|
|
|
|
|
|
by shortstuffsushi
4249 days ago
|
|
|
What test would you have written to catch this? One that checks the exact contents of headers passed along? It's possibly they even had tests around this, but were expecting the same output that they were inputting (copy+pasta). Perhaps they had a more "integration"-ee test that actually hit the web with that bad header. At the point they wrote it, that test would have been passing. It wasn't until the parsing server changed (to Coyote, it seems) that the test would have started to fail. |
|
|
I'm far from a TDD purist, but it's clearly true that they're not sufficiently validating their code. If they had been, this would not have happened. I'm not saying this as an attack on their skills as programmers, but as caution to others reading the story: you have to - have to - test your stuff.

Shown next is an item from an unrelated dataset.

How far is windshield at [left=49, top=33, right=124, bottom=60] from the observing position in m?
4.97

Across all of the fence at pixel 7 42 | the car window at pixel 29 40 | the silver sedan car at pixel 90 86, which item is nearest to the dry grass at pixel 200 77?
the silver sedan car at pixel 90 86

It's one thing to lean on third-party libraries and expect them to mostly Do The Right Thing, especially if they're popular and come from a culture of valuing test coverage. If you're writing a Rails app, for instance, you might be forgiven for not writing your own independent validations of the Ruby methods you call. But writing string-building code to implement RFC-defined network protocols? You should have some confidence that your program is generating the output that the other party will be expected. Especially with something as commonly proxied as unencrypted HTTP; you just have to assume that your data will be traversing and analyzed by systems 100% outside of your control.